Ukraine bans international shipping from Crimea ports - 09/07/2014

The decree covers the ports of Sevastopol, pictured, Evpatoria, Kerch, Feodosia and Yalta. WikiCommons

Kiev cannot uphold safety obligations in breakaway region, government warns

UKRAINE has announced imminent plans to ban international shipping from ports on the breakaway Crimea peninsula, which declared independence earlier this year.

The decree — which covers the ports of Evpatoria, Kerch, Sevastopol, Feodosia and Yalta — could come into effect as early as tomorrow, according to local shipping sources.

It follows a statement circulated via the International Maritime Organization in May, in which Ukraine warns that it is not in a position to uphold its obligations on safety and security in the region.

Odessa-based Eurogal Surveys, the official Lloyd’s agent, said in an email to Lloyd’s List this morning: “We are aware about this news and as per obtained information, the decree will come into force after its official publication.

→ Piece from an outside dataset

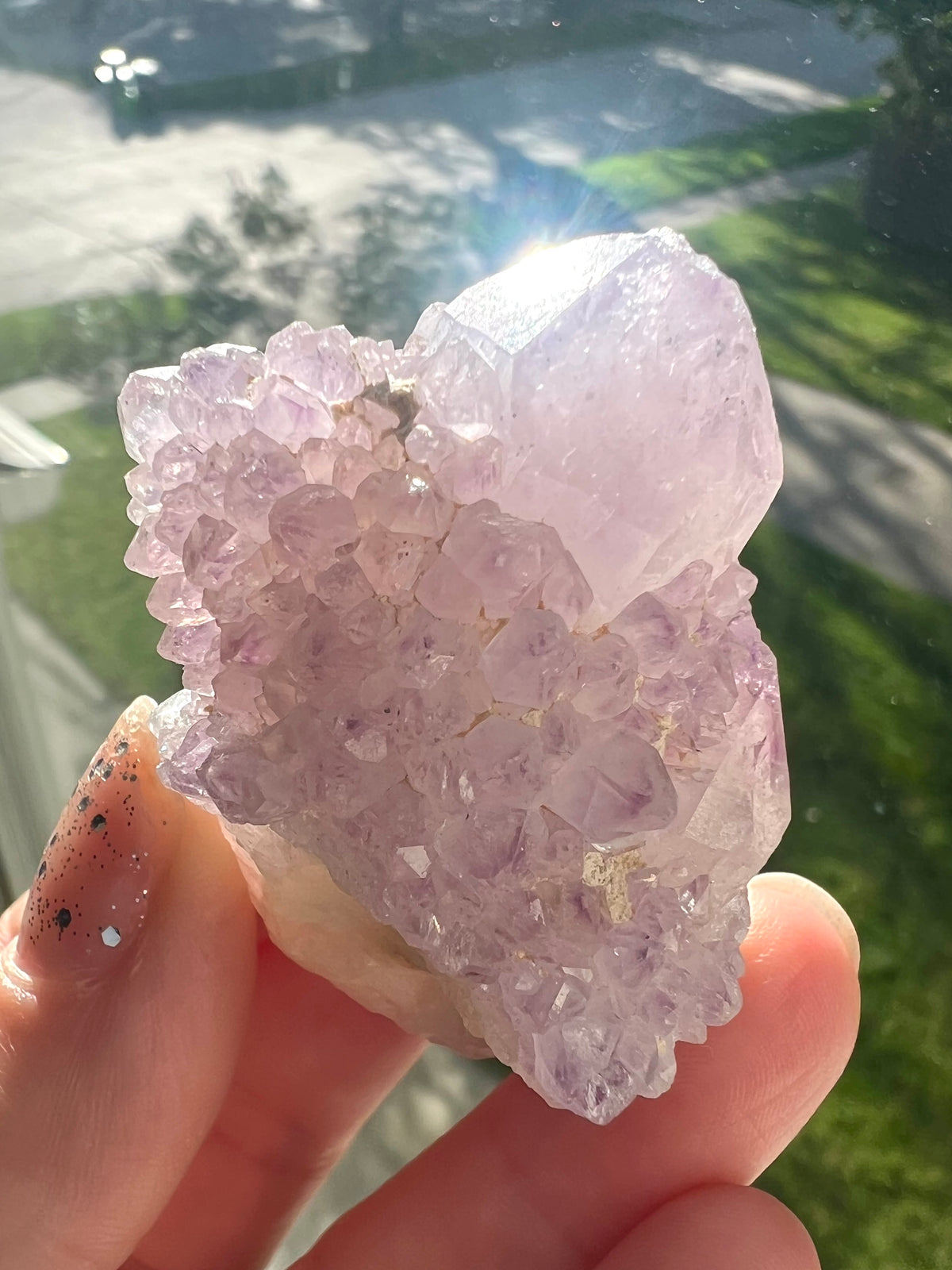 Lavender Spirit Quartz Specimen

Official publication, as per obtained information, is going to be tomorrow.

“We can only briefly say that such a decree means that any vessel that arrives at the sea ports of the Crimea, does so at its own risk, as shipowners and ship captains who ignore such a ban may face serious problems (fines or even imprisonment).

“Such precedents already exist and nobody can predict what situation will be in future.”

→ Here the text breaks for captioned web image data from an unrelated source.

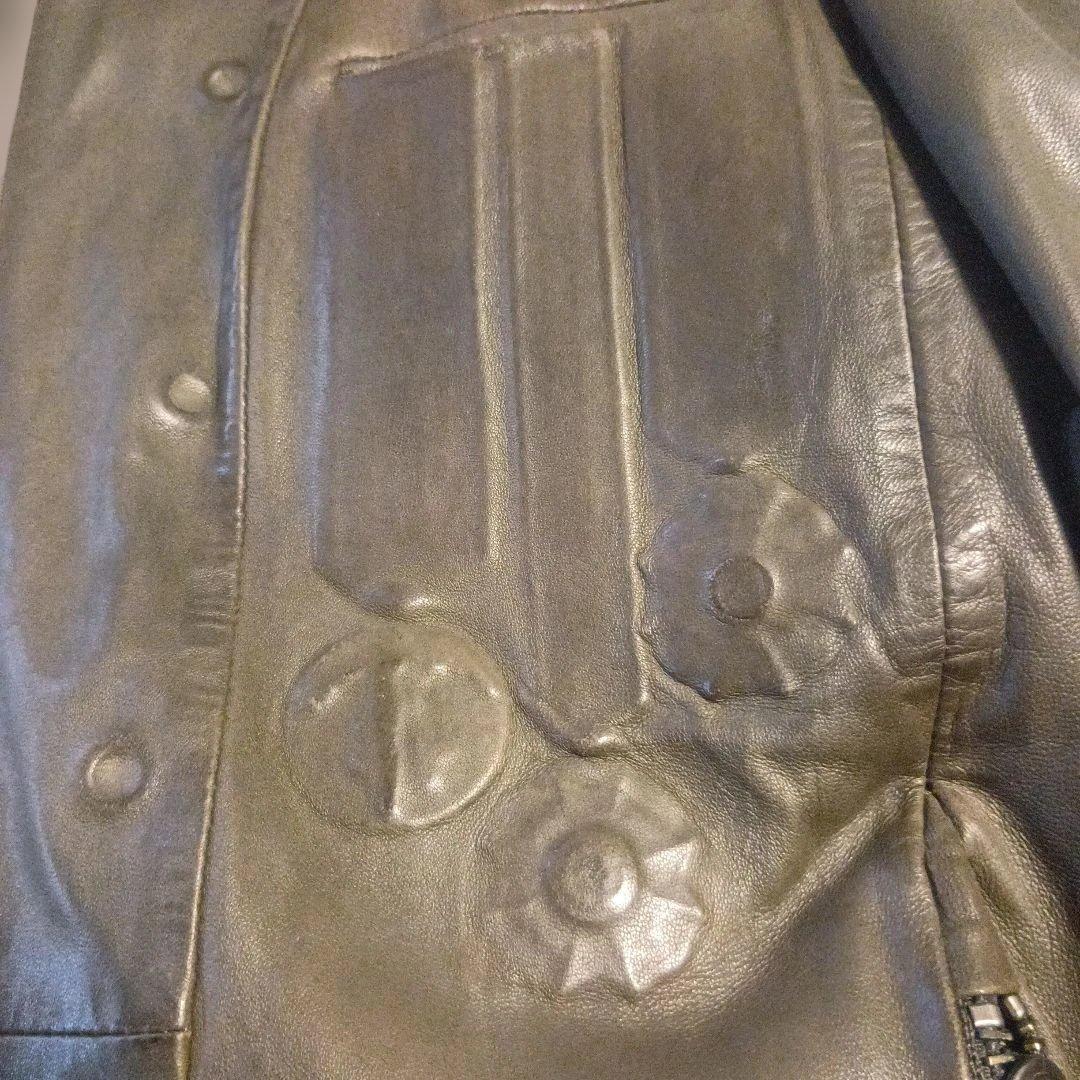 普*9様 DIESEL　ブラックゴールド　 カーキー レザージャケット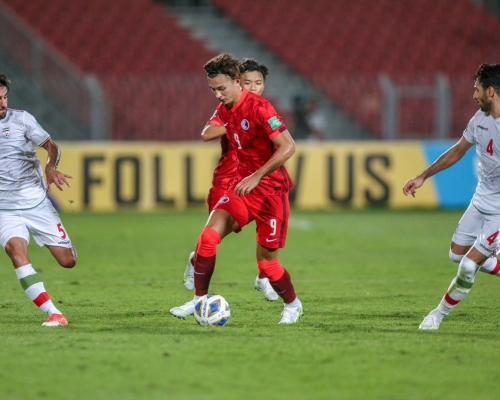 香港隊正身處巴林出戰世盃外。 足總圖片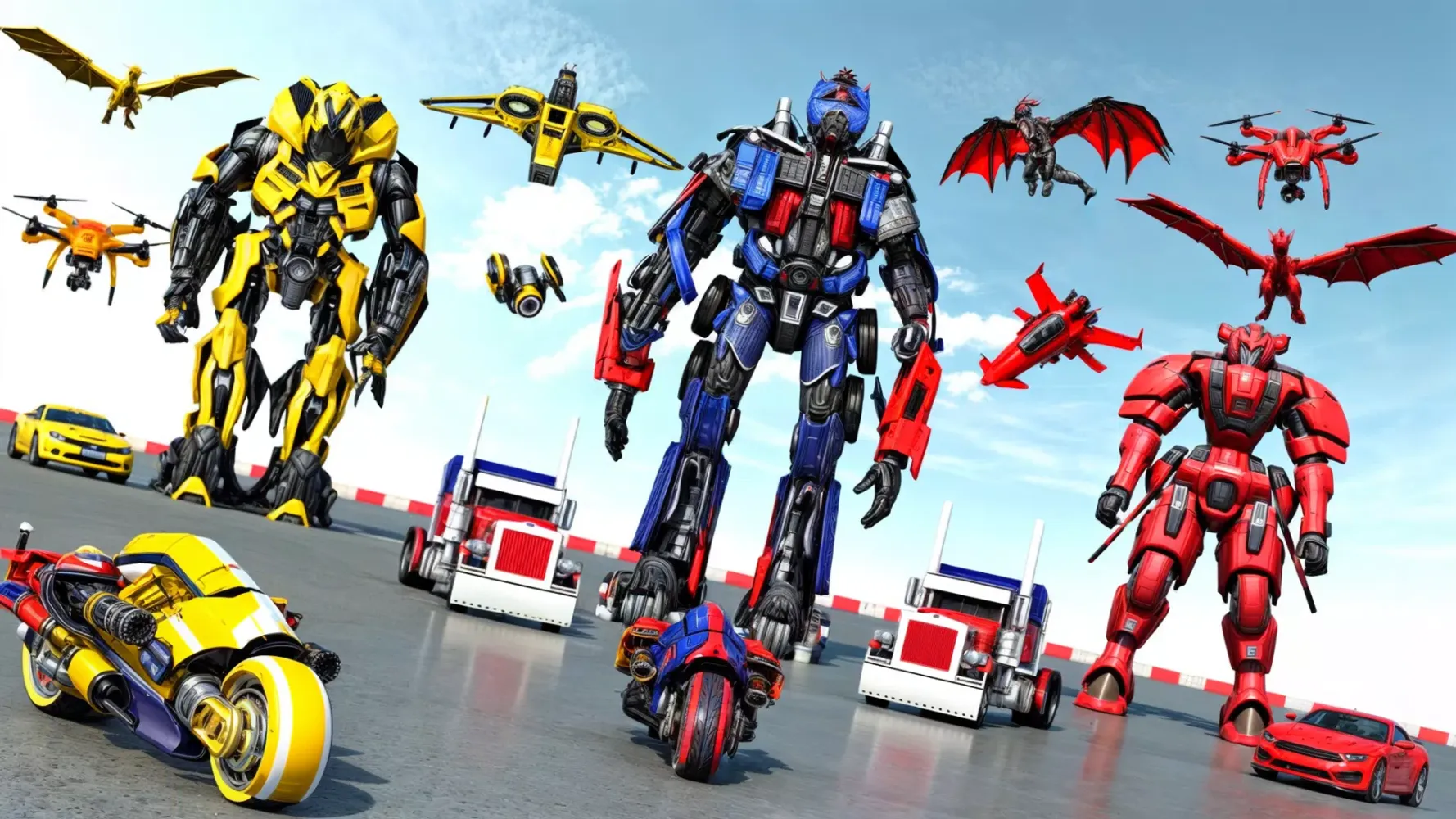 Capturas de pantalla de Grand Robot Bike Transform War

While it will be difficult physically to enforce the decree on territory not under its control, the Kiev administration is the recognised government under international law and has the right to make such a ruling.

The IMO has already circulated a statement drafted by Ukraine to all its members, setting out Kiev’s view of the situation.

In the document, Ukraine describes the ports listed above as under the occupation of the Russian Federation as a result of the illegal annexation of Crimea.

“[The] Russian Federation’s actions make it impossible for Ukraine to be responsible for the safety of vessels and maritime security in accordance with international obligations,” the statement argues.

“It is necessary to notify International Maritime Organization member states about the high level of property risks on approaches and in water areas of above mentioned sea ports and about Ukraine’s inability to assure required level of maritime security in those ports in compliance with international commitments regarding safety of life at sea, search and rescue.”